Records for this task —

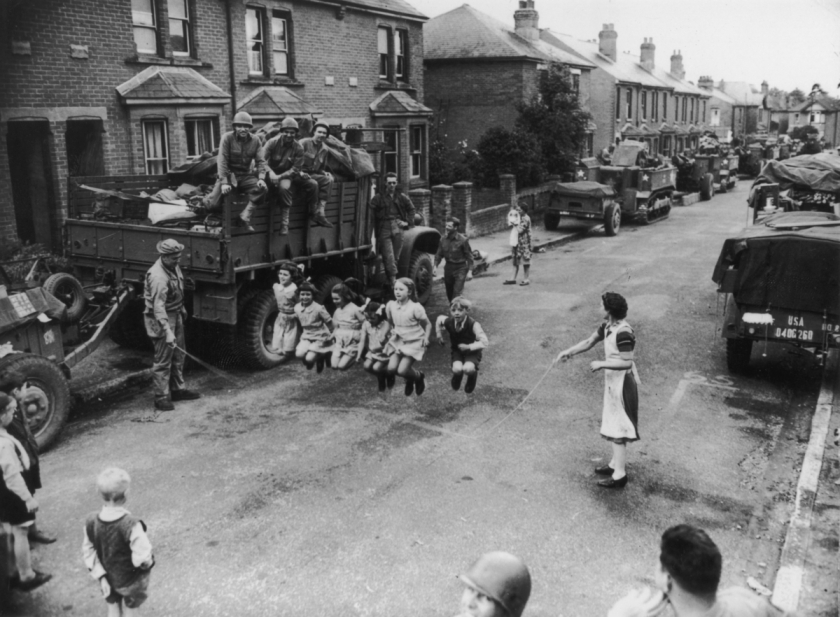 Il salto della fune con i soldati in Inghilterra, 1944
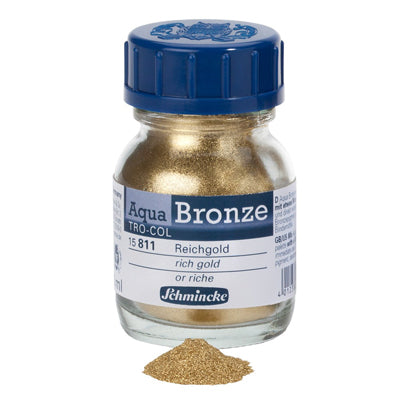 A powder that when mixed with water create a glossy, metal effect for watercolour or gouache paintings on paper, cardboard, painting board or canvas.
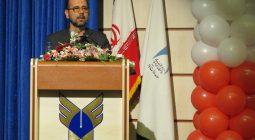 حوزه ها و دانشگاه ها، مهمترین مراکزی هستند که باید به موضوع سبک زندگی اسلامی ورود کنند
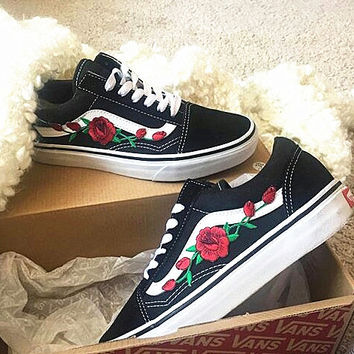 30d55db8614d88 Vans Classics Old Skool Flowers Embroidery Rose Black White Snea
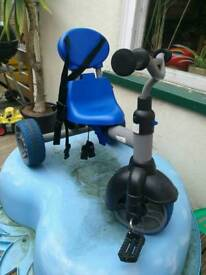 Blue kids tricycle,,in good condition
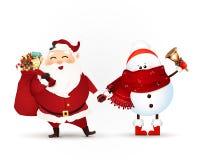 Santa Claus mit Geschenktasche voll von Geschenkboxen, von Weihnachtsgeschenk und von Schneemann mit der Klingelglocke lokalisier Lizenzfreie Stockbilder
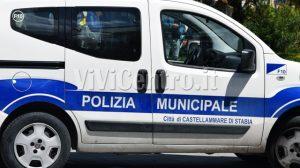 Autovettura polizia municipale di Castellammare di Stabia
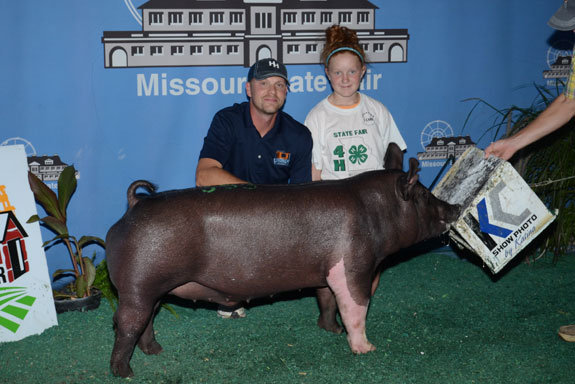 CHAMPION 4-H LIGHTWEIGHT CROSS BARROW
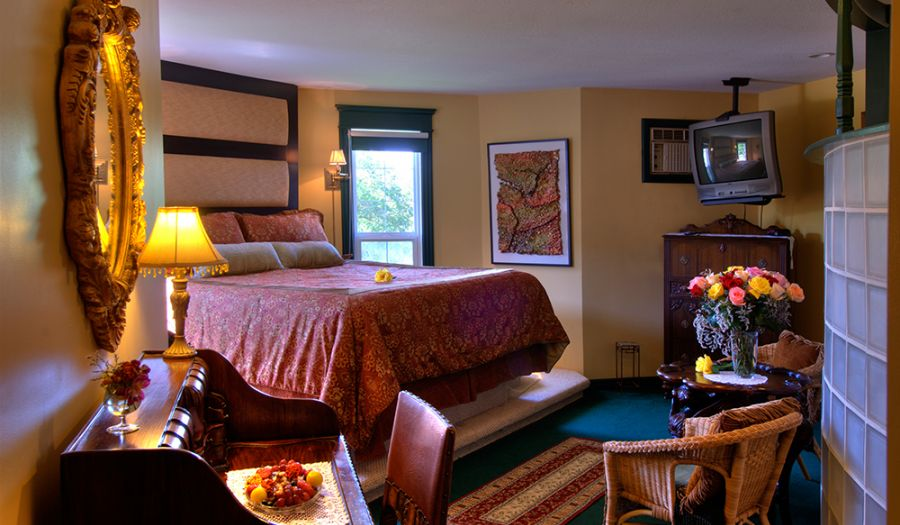 Beautifully appointed one bedroom suite in the Heartwood Inn & Spa, Drumheller, Alberta.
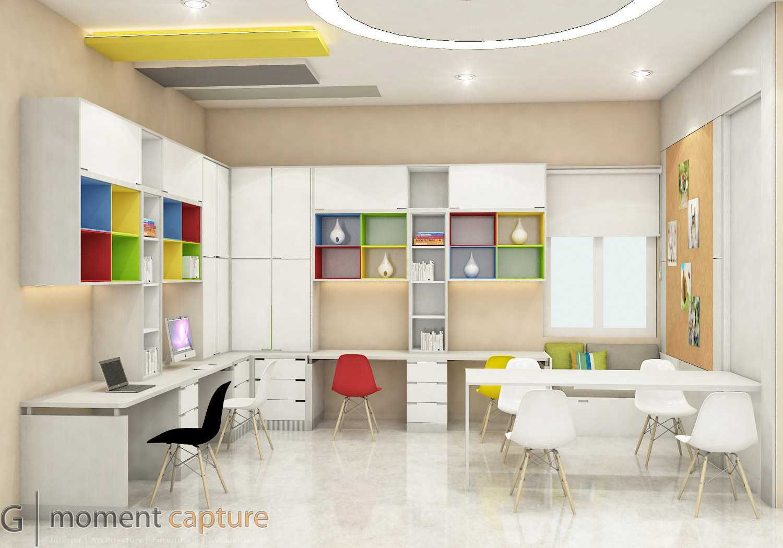 Foto inspirasi ide desain ruang belajar modern Ruang belajar oleh G | Momentcapture di Arsitag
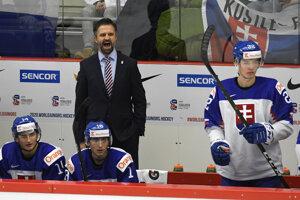 Tréner reprezentácie do 20 rokov Róbert Petrovický.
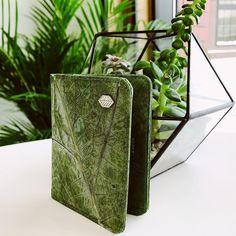 Netradiční textilie - rozhovor s Ninou Garden, březen 2020 Container, Gift Wrapping, Garden, Gifts, Design, Gift Wrapping Paper, Garten, Presents, Wrapping Gifts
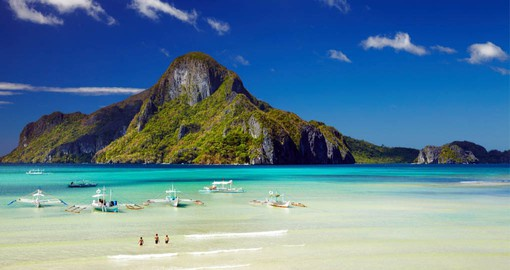 Take a tour throughout El Nido by boat and enjoy the fauna that surrounds this stretch of water on your Philippines Tour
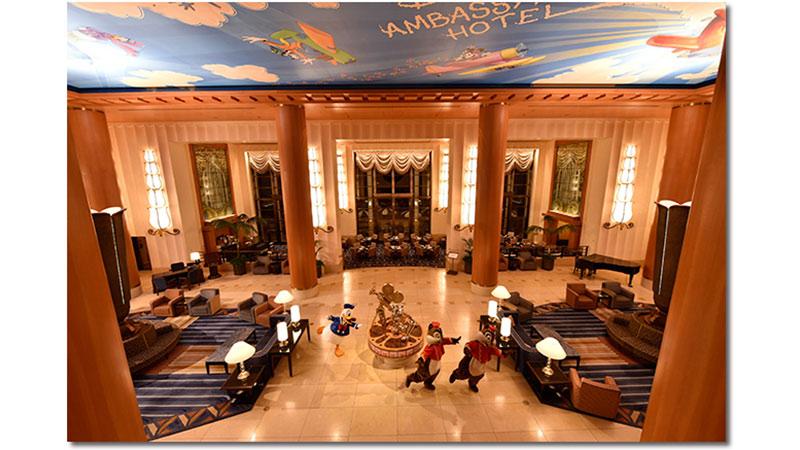"""「イマジニング・ザ・マジック」三好和義さんの""""魔法の瞬間""""。「ディズニーアンバサダーホテル」を撮影していたらあのキャラクターたちが・・・!?のイメージ"""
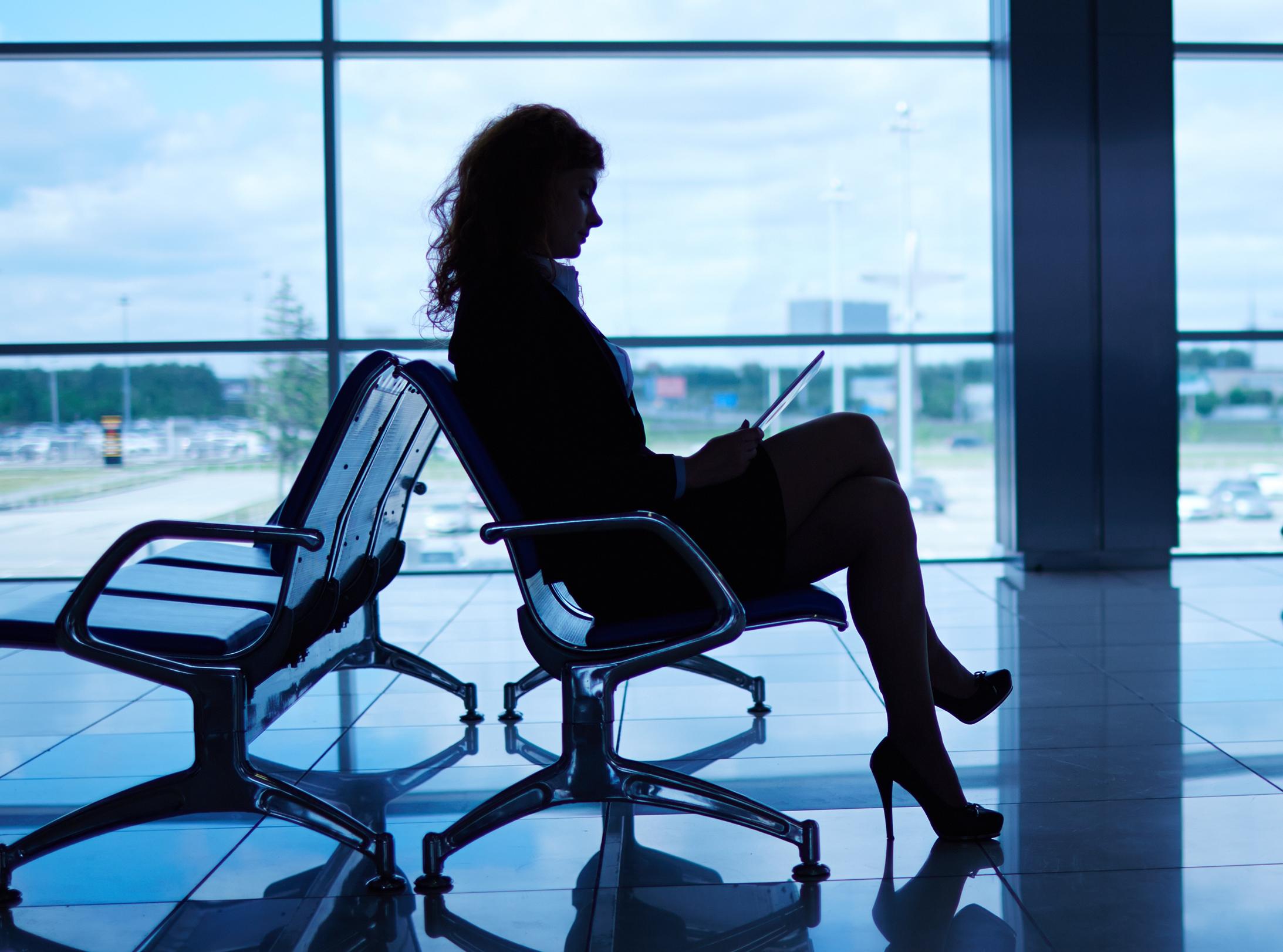 woman in airport.jpg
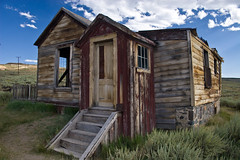 A touch of Red (Paul.W) Tags: california ghosttown bodie roadtrip08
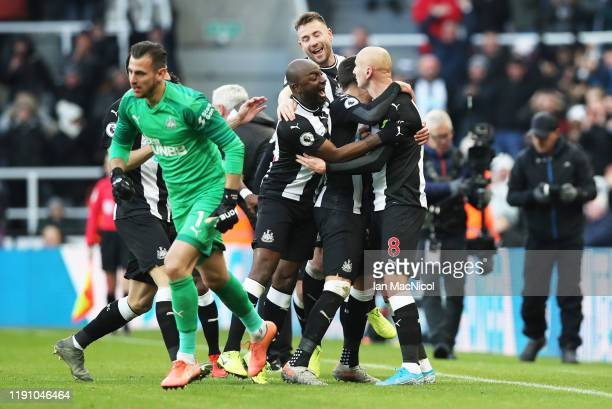 Jonjo Shelvey of Newcastle United celebrates with teammates after scoring his team's second goal during the Premier League match between Newcastle...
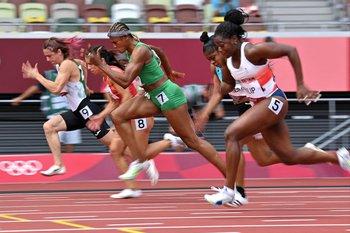Tsimanouskaya en la serie de 100 m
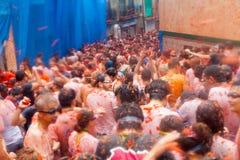 Фестиваль Tomatina Ла - сумасшествие томатов стоковое изображение rf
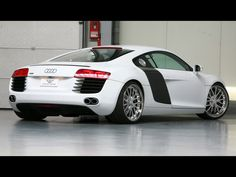 2009 Wheelsandmore Audi R8 - Rear And Side - 1920x1440 - Wallpaper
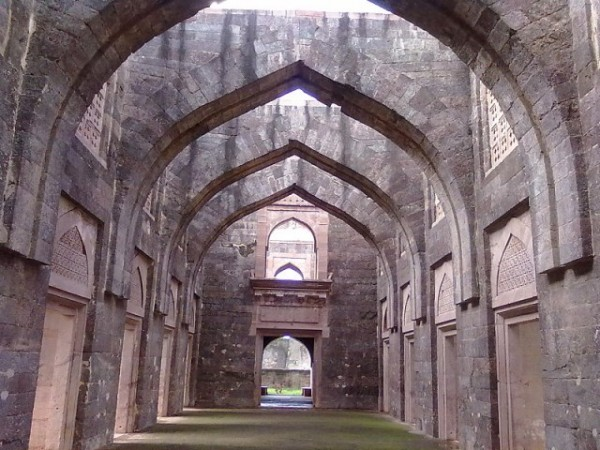 Mandu photos, Hindola Mahal - The Arches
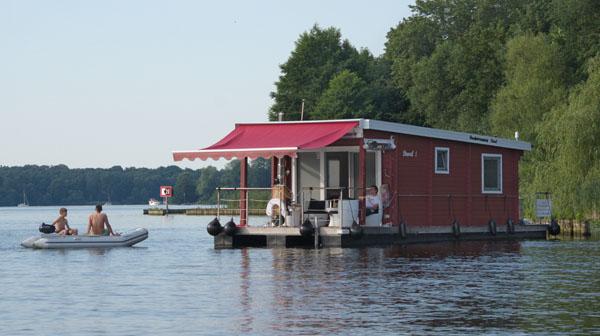 Hausboot auf dem Tegeler See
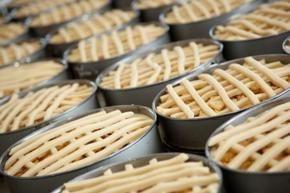 Een DROOM-taart zit barstensvol frisse, blozende Betuwsche appels en andere heerlijke streekingrediënten. Wat deze appeltaart een echte DROOM-taart maakt is dat deze wordt bereid en gebakken door bijzondere bakkers. Bakkers met een afstand tot de arbeidsmarkt maar met een nauwe betrokkenheid bij hun product. En dat proef je!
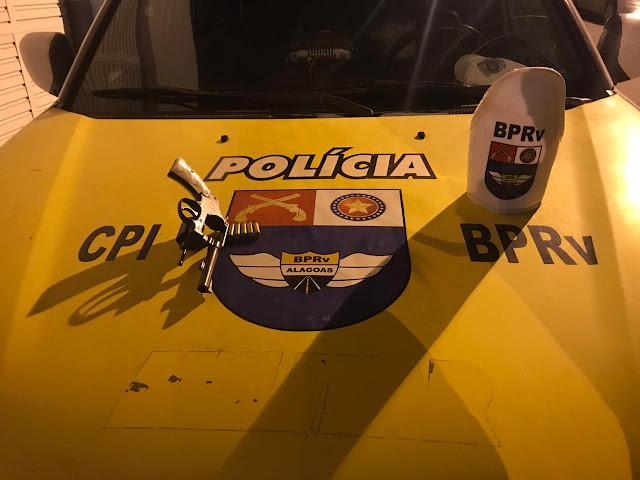 Em Olho D'Água das Flores, durante operação, BRPv apreende arma de fogo na AL-130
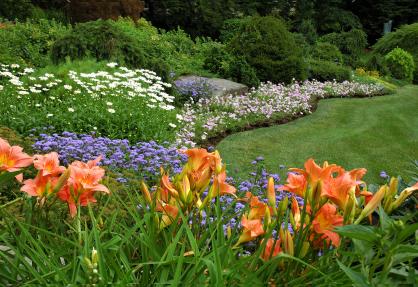 Landscape contractor service Ingram Lawn & Garden Ambler, Pa.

Task item — Although pictures appear among the entries, please set down only the lines from the one with "A powder that" up to and including the one with "Blue kids tricycle,,in good condition", word for word.

Solution for this problem —
 A powder that when mixed with water create a glossy, metal effect for watercolour or gouache paintings on paper, cardboard, painting board or canvas.
 حوزه ها و دانشگاه ها، مهمترین مراکزی هستند که باید به موضوع سبک زندگی اسلامی ورود کنند
 30d55db8614d88 Vans Classics Old Skool Flowers Embroidery Rose Black White Snea
 Blue kids tricycle,,in good condition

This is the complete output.